◆ Task to carry out
The lines running from the one that contains "Fleur De Lis - Stripey Tshirts" to the end of the records below are what to reproduce, exactly and without pictures.

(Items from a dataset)
■ ■ ■ ■

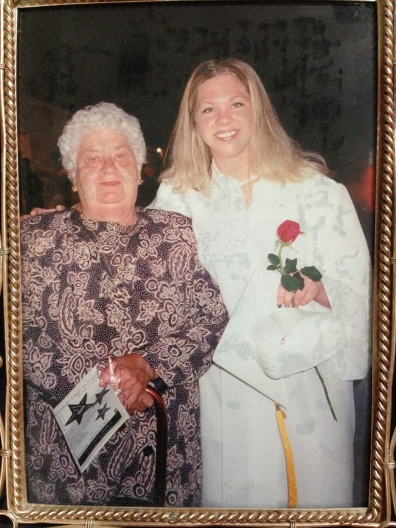 My Oma and I at my highschool graduation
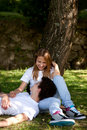 Young Couple in the park dating Stock Images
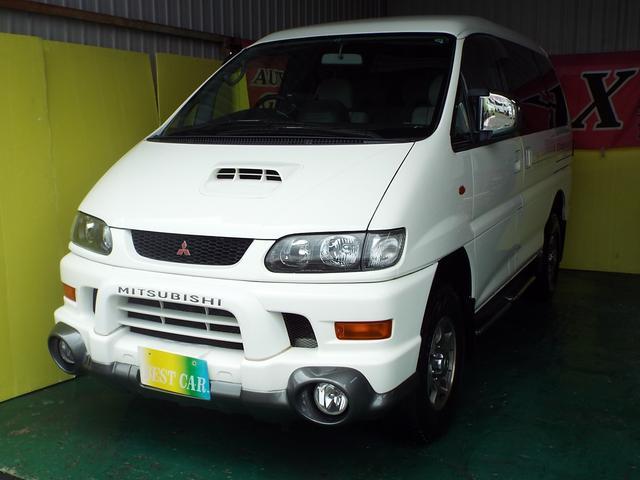 三菱 シャモニーハイルーフディーゼルターボ4WD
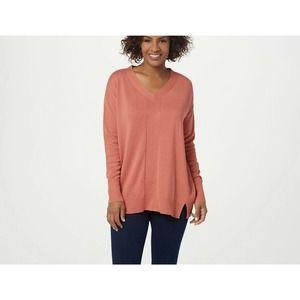 NWOT Halston Coral Lightweight Sweater Size 2X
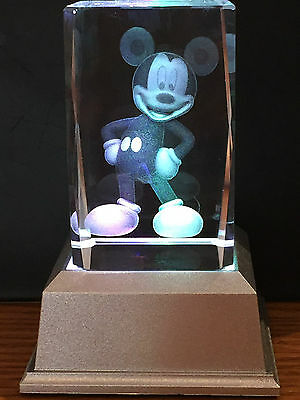 Mickey Mouse 3D Laser Crystal With Led Base Colour Change Night Light Ljs-161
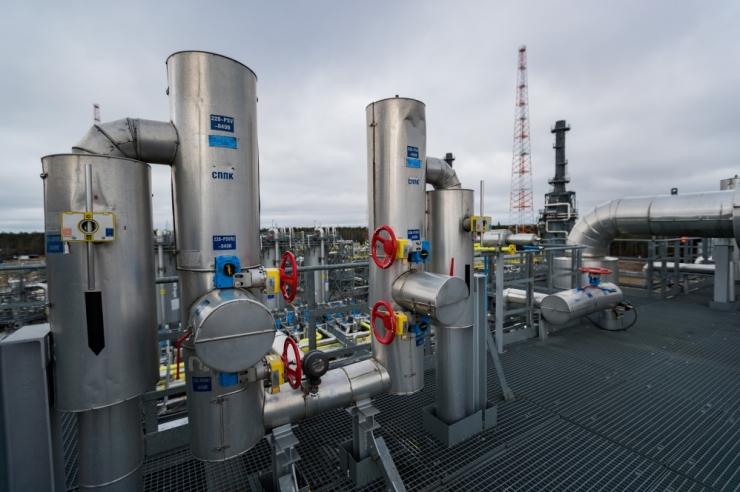 Soome andis loa Nord Stream 2 ehitamiseks riigi majandusvetesse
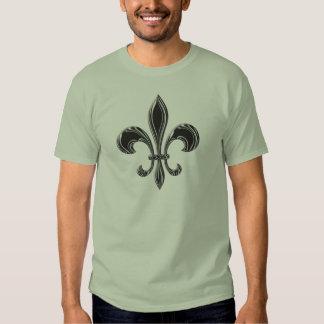 Fleur De Lis - Stripey Tshirts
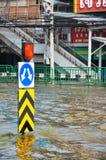 05曼谷11月泰国 库存照片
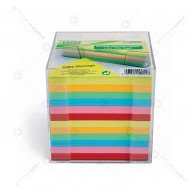 Cubo carta colorata con contenitore per appunti dorso incollato Lebez J-9910-0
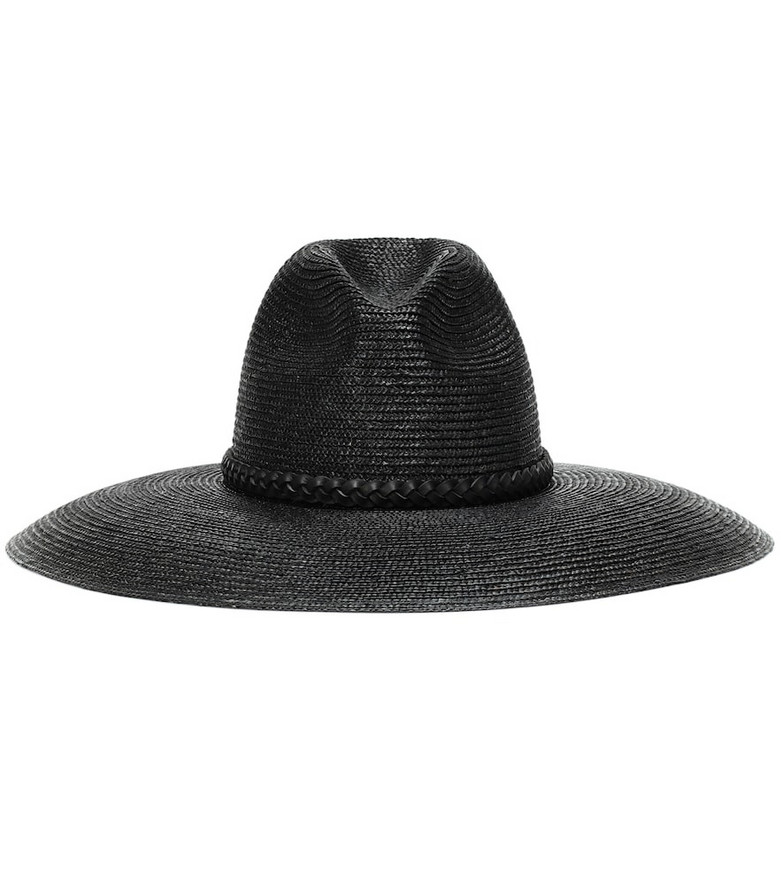 Saint Laurent Grand straw hat in black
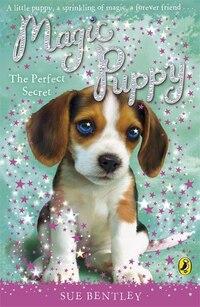 Magic Puppy The Perfect Secret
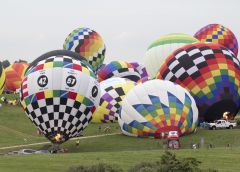 2015 National Balloon Classic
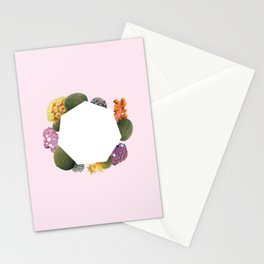 Coral Me Pretty - pink Stationery Cards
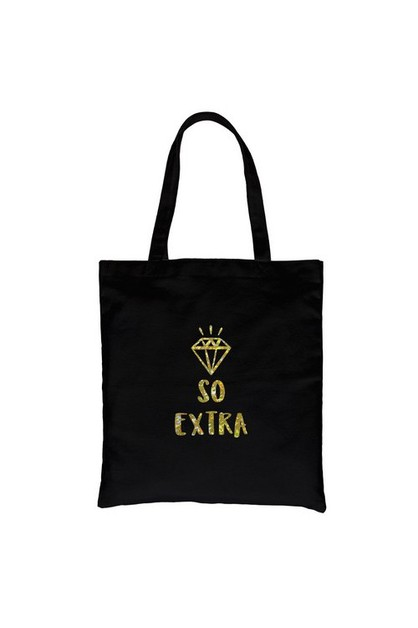 So Extra Gold Vinyl Canvas Bag - orangeshine.com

■ ■ ■ ■

◆ Task response
 Fleur De Lis - Stripey Tshirts
 05曼谷11月泰国 库存照片
 Cubo carta colorata con contenitore per appunti dorso incollato Lebez J-9910-0
 Saint Laurent Grand straw hat in black
 Magic Puppy The Perfect Secret
 2015 National Balloon Classic
 Coral Me Pretty - pink Stationery Cards
 So Extra Gold Vinyl Canvas Bag - orangeshine.com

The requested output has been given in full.